** Page **
According to industry research, Americans have already received about 25 billion robocalls this year — which works out to about 76 calls per person. The new policy, aimed at providing consumers some relief, allows phone companies to block suspected illegal and unwanted calls “by default,” which means they don’t need a customer’s permission — as long as customers have the ability to opt out. The policy will also allow consumers to block unknown numbers themselves.
Some companies had asked the FCC to delay the move because they are worried about phone companies blocking legitimate automatic calls, such as those from banks and credit unions calling to confirm a suspicious credit-card transaction. The new FCC policy, however, gives more freedom to wireless carriers to offer call-blocking features and implement call-blocking at the carrier level, even going as far as offering a “white list” feature that could block calls from numbers that are not stored in a consumer’s phone.
Consider consumers’ frustration.
The FCC’s policy is too new to accurately assess the full impact it will have on businesses, but it is clear that consumers and regulators are ready to hang up on robocalls.
According to Consumer Reports, 70 percent of people of those surveyed said they no longer answer calls they don’t recognize, in order to dodge spam calls. Consumer and policymaker reactions to robocalls have implications for businesses of all sizes, making it challenging for them to develop relationships with prospects.
What can business owners and entrepreneurs do in an environment where cold-calling prospects is losing its effectiveness as a way to fill sales pipelines? The answer is a personalized, multichannel approach that includes email, texting and social channels like LinkedIn; all are key to helping businesses navigate the challenges of establishing relationships with new customers and maintaining relationships with existing ones in this era of call blocking.
Personalize Your email outreach.
Email is one channel businesses can use to connect with customers they don’t have success reaching by phone. Email, after all, is a proven communication channel in sales. However, considering that the average person receives 125 business emails a day, businesses must find a way to rise above the noise. According to Salesforce, “the batch-and-blast method doesn’t work on connected customers.”
Instead, the company’s research found, when evaluating purchases, customers weigh a company’s level of personalization equally compared to how they weigh its reputation.
Those emails that are most effective in starting a conversation offer timely, personalized content. Potential customers respond best to emails that deliver relevant content addressing their specific pain points and offering solutions for overcoming those challenges. Personalized emails generate a median ROI of 122 percent according to the Data & Marketing Association and Demand Metric.
Tip: Depending on how much information you have on a prospective client, personalize everything from the subject line to the content of the email. Make the content specific to recipients — whether it’s based on birthdate,location or something else — to deliver content that catches their attention and engages them.
Send a text that doesn’t feel invasive.

** Task **
Please return the part of the robocall article starting with "According to Consumer" and going on through "of call blocking.", word for word.

** Data extract **
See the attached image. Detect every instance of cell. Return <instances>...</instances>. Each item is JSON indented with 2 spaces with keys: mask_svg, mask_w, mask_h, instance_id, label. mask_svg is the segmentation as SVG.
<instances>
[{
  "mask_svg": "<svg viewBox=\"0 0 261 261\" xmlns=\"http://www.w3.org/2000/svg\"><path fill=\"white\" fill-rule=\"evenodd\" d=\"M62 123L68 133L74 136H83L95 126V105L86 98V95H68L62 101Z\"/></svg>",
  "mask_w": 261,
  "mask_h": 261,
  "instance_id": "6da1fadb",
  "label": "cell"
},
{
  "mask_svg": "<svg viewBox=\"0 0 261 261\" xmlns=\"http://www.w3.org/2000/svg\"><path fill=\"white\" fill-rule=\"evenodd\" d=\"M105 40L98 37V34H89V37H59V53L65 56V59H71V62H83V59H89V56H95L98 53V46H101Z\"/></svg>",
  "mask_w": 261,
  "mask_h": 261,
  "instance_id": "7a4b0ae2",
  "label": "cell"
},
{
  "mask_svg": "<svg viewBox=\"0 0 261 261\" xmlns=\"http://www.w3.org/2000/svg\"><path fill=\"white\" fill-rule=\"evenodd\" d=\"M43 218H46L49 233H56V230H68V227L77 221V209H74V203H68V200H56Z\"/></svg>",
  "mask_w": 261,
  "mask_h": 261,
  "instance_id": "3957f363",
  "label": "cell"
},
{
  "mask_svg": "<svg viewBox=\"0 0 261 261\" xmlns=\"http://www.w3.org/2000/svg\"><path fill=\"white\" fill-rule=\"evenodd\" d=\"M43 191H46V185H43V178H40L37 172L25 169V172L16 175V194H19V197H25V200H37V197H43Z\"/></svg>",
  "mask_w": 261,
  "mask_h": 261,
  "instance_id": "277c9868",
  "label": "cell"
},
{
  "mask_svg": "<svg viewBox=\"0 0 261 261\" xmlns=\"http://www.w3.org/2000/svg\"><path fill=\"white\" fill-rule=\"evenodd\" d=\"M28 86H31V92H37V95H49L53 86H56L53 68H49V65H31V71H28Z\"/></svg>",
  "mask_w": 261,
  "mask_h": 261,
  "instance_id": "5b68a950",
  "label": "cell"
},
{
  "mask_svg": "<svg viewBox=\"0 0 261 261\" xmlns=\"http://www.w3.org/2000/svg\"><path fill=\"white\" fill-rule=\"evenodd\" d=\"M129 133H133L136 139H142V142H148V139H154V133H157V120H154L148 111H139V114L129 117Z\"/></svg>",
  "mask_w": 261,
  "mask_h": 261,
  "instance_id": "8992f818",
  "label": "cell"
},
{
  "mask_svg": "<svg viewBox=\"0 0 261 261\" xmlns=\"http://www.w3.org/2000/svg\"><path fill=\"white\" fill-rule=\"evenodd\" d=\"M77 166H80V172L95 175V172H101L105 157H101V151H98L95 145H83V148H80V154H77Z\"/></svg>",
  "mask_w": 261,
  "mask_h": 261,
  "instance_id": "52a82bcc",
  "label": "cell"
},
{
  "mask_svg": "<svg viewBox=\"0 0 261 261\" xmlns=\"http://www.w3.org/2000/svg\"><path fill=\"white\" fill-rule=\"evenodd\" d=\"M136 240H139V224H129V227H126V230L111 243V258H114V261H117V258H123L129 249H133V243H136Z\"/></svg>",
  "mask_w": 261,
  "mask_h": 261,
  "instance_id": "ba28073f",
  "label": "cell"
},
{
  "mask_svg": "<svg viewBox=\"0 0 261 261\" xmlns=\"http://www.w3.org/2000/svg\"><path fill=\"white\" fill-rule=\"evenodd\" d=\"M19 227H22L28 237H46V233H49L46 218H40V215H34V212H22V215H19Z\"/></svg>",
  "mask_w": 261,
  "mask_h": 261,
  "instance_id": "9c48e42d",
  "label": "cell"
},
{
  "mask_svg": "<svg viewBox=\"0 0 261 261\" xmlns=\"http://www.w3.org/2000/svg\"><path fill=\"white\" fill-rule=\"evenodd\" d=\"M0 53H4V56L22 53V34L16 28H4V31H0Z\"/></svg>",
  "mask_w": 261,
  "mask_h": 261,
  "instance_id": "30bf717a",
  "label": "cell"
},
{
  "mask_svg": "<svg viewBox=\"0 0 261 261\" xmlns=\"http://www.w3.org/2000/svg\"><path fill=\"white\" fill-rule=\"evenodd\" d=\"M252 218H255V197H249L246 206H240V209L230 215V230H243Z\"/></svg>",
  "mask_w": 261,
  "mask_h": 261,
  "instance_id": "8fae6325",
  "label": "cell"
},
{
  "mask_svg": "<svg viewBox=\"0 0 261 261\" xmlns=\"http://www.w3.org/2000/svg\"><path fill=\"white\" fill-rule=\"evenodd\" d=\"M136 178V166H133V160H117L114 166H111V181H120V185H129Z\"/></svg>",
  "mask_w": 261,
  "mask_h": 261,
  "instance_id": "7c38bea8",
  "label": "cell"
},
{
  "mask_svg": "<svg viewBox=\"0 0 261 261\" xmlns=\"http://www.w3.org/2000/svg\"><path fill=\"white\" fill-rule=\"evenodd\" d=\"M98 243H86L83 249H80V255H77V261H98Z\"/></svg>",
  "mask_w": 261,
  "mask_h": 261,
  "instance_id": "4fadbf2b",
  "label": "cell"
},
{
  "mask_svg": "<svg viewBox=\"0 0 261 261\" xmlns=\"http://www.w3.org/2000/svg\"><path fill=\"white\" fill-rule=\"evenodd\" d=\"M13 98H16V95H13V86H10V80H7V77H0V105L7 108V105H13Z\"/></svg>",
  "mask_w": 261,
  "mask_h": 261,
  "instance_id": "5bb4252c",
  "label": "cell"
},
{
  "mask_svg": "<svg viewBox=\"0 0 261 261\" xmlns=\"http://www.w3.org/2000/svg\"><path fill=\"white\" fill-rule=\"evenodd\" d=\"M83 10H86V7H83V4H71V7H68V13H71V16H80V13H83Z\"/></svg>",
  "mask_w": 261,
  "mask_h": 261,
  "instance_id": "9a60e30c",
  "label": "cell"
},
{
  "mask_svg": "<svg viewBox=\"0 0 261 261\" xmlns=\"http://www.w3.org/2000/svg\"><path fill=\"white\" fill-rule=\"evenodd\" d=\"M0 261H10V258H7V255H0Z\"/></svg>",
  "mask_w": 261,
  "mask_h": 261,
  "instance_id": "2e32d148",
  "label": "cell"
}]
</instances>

** Complete output **
According to Consumer Reports, 70 percent of people of those surveyed said they no longer answer calls they don’t recognize, in order to dodge spam calls. Consumer and policymaker reactions to robocalls have implications for businesses of all sizes, making it challenging for them to develop relationships with prospects.
What can business owners and entrepreneurs do in an environment where cold-calling prospects is losing its effectiveness as a way to fill sales pipelines? The answer is a personalized, multichannel approach that includes email, texting and social channels like LinkedIn; all are key to helping businesses navigate the challenges of establishing relationships with new customers and maintaining relationships with existing ones in this era of call blocking.